> [Aim of the task]
Below are records; copy every line in them that holds the word "Photographic".

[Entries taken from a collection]
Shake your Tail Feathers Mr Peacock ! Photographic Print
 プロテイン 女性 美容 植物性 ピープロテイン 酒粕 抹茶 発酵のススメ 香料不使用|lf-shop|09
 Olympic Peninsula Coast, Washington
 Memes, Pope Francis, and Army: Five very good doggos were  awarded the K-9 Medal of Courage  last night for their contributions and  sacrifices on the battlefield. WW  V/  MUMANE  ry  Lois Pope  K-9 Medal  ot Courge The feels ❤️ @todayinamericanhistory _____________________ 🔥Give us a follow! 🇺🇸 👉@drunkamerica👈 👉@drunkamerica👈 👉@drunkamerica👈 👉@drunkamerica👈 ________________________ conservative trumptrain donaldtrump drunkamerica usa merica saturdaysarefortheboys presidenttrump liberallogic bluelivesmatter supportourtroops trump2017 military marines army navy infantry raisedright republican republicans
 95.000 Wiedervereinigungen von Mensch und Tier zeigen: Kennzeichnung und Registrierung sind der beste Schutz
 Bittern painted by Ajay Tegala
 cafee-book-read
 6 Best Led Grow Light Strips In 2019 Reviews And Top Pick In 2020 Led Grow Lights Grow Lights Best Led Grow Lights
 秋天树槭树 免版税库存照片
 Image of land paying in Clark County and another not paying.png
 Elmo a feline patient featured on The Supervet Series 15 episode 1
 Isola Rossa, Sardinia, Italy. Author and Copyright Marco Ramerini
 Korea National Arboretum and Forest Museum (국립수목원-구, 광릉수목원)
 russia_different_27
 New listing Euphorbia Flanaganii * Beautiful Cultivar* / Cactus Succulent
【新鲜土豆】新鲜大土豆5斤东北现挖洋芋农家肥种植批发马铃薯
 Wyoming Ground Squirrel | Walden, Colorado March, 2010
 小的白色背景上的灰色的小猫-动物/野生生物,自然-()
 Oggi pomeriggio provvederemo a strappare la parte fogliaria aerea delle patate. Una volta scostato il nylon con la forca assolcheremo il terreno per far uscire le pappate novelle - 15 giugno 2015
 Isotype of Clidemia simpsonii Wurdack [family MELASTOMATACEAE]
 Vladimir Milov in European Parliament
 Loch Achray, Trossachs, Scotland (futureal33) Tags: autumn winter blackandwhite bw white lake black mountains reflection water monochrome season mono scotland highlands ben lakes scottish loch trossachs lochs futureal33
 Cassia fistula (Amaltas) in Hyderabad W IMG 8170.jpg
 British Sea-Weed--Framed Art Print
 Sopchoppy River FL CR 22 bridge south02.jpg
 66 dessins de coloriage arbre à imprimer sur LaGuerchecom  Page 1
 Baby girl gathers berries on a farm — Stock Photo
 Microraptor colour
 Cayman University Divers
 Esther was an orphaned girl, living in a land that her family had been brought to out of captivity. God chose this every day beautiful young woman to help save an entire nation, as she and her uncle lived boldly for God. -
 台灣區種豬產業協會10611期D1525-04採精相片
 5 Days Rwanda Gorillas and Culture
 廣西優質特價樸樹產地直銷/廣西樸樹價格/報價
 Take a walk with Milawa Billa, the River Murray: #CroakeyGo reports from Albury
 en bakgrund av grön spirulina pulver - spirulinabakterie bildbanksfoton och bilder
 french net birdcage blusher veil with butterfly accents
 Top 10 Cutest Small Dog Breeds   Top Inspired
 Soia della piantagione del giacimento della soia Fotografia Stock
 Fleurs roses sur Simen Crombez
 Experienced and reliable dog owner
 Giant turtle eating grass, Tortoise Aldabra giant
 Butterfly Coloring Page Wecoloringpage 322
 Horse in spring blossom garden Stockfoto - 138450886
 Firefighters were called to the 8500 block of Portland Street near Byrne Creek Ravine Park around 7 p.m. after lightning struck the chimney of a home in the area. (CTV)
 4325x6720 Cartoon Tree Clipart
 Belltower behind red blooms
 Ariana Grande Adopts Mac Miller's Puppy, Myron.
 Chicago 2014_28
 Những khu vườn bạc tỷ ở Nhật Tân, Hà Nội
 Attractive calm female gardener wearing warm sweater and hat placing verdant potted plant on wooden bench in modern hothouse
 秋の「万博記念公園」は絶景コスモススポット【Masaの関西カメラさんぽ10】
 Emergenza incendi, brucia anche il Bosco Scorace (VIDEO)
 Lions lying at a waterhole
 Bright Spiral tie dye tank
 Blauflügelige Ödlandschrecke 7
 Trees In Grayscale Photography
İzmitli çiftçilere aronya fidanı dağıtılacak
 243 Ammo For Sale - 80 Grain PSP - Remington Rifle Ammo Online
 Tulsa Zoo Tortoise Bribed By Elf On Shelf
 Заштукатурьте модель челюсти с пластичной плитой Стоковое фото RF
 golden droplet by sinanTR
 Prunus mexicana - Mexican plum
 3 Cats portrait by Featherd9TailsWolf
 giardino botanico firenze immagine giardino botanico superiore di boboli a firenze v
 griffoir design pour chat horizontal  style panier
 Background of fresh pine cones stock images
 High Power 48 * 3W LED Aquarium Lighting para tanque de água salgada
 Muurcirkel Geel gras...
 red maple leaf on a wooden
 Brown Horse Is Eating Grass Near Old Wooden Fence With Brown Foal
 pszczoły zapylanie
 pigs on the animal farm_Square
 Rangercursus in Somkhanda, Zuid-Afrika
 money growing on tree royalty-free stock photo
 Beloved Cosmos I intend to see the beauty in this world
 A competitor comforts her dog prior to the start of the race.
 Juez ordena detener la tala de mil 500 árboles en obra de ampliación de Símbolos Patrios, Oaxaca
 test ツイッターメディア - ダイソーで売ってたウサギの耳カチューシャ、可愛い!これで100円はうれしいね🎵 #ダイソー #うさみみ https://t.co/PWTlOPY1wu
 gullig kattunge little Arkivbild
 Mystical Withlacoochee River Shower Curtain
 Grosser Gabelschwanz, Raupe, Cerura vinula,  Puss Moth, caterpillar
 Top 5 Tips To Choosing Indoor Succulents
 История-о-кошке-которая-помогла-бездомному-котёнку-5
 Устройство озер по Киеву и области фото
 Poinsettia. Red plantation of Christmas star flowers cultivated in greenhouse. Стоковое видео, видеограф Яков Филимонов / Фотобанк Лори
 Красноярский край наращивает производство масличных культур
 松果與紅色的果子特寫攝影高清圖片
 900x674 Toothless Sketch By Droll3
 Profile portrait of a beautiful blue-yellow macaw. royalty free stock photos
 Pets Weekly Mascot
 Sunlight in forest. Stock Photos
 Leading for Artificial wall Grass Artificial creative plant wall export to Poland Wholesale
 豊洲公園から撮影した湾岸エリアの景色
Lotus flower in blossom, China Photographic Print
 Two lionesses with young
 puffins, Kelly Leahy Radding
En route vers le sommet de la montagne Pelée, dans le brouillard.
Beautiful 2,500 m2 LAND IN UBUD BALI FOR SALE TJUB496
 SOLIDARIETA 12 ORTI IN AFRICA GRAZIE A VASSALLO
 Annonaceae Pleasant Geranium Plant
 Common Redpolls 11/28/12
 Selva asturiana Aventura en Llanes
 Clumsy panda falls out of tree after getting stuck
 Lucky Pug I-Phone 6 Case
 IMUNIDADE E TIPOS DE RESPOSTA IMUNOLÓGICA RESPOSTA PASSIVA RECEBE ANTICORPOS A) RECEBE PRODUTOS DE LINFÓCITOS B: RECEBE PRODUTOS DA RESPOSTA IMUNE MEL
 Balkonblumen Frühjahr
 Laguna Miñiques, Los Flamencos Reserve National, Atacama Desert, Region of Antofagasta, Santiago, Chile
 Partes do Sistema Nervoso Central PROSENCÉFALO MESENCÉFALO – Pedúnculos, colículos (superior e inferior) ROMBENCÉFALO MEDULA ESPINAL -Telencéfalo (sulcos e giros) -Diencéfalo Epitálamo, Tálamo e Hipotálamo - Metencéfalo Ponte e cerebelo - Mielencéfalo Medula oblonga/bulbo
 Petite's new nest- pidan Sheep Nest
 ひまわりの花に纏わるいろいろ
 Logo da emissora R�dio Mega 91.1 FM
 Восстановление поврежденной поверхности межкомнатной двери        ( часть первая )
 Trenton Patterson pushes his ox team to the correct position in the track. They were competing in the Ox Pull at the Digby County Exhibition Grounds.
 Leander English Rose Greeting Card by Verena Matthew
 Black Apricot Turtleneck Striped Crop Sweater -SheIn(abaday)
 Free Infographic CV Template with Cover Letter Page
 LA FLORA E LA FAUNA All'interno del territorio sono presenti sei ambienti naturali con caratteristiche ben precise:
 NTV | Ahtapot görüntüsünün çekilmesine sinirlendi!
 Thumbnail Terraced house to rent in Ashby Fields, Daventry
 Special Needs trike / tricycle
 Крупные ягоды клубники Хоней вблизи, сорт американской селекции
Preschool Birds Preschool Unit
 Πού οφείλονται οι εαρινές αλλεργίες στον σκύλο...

> [Problem solution]
Shake your Tail Feathers Mr Peacock ! Photographic Print
Lotus flower in blossom, China Photographic Print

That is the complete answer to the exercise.